SUPPLIED TEXT:
--
Aircraft supply challenges have the potential to slow the airline industry’s progress towards its net-zero goals, in the view of IATA director general Willie Walsh.
Speaking during a round-table discussion at IATA’s World Sustainability Symposium in Madrid on 3 October, Walsh said there is “a lot of frustration and a lot of anger” among airline leaders regarding aircraft reliability, maintenance and delivery issues.
“Every airline CEO that I talk to highlights issues with difficulties in keeping aircraft flying,” he says, citing problems with Pratt & Whitney GTF powerplants as a recent example.
Airline chiefs are also frustrated about widespread delays in the delivery of new aircraft, particularly given they are now being “forced” to bring back aircraft that might otherwise have been permanently retired on the back of the Covid-19 crisis, Walsh states. Most industry stakeholders suggest it is now expected that a new aircraft will arrive six months late, while development programmes – including Boeing’s 777X – have experienced multiple delays to service entry.
In the short-term, Walsh explains, the impact of these factors is to constrain supply.
“Airlines would have liked to have been able to put more capacity back into the market,” he says.
But should the issues endure, they are likely to have a “significant” negative impact on the industry’s sustainability mission, according to Walsh, with higher-emission aircraft remaining in service for longer.
“I don’t think there are many airlines who wanted to bring back old-technology aircraft when they had ordered new-technology aircraft,” he says.
Airlines would prefer to be operating more-efficient new-generation types, Walsh insists, giving the example of Lufthansa’s decision to bring Airbus A380s back into service “when they had no intention of doing that”.
“The cost associated with doing that and the environmental impact is clearly something that we would prefer to have avoided,” he says.
--
Spatial grounding data:
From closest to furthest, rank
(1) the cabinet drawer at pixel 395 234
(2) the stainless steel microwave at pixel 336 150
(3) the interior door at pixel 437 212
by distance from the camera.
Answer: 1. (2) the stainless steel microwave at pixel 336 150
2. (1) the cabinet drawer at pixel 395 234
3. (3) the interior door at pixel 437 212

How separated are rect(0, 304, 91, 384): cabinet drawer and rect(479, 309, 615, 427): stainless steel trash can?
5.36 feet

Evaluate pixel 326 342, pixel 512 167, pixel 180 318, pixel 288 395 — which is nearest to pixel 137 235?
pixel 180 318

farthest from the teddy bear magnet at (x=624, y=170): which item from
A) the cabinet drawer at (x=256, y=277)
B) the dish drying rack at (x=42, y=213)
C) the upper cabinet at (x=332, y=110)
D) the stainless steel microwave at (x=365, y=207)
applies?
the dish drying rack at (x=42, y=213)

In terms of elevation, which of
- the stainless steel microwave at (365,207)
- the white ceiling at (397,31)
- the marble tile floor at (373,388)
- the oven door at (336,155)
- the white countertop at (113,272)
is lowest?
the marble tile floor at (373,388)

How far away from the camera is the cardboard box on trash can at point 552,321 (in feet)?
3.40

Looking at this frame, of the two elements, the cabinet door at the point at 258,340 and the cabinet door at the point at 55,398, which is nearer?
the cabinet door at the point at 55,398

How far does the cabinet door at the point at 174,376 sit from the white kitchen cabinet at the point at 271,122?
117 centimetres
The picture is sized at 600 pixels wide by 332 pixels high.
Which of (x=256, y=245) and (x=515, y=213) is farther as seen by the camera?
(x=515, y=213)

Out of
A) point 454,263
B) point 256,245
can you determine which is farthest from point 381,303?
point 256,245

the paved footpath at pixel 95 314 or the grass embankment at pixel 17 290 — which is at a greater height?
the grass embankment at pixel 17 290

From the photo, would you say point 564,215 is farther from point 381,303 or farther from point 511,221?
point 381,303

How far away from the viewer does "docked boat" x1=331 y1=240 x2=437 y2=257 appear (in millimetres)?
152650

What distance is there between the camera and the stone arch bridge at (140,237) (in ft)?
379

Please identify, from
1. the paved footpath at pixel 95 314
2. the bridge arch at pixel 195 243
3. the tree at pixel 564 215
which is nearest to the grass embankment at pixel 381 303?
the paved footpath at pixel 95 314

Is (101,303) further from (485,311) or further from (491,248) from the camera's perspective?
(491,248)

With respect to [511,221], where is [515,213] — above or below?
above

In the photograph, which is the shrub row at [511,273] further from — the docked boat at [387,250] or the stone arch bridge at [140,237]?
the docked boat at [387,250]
--
BRIEF: From the article on aircraft supply problems, extract the passage that begins at the words "Airline chiefs are" and ends after "to service entry.".

RESULT OF THIS TASK:
Airline chiefs are also frustrated about widespread delays in the delivery of new aircraft, particularly given they are now being “forced” to bring back aircraft that might otherwise have been permanently retired on the back of the Covid-19 crisis, Walsh states. Most industry stakeholders suggest it is now expected that a new aircraft will arrive six months late, while development programmes – including Boeing’s 777X – have experienced multiple delays to service entry.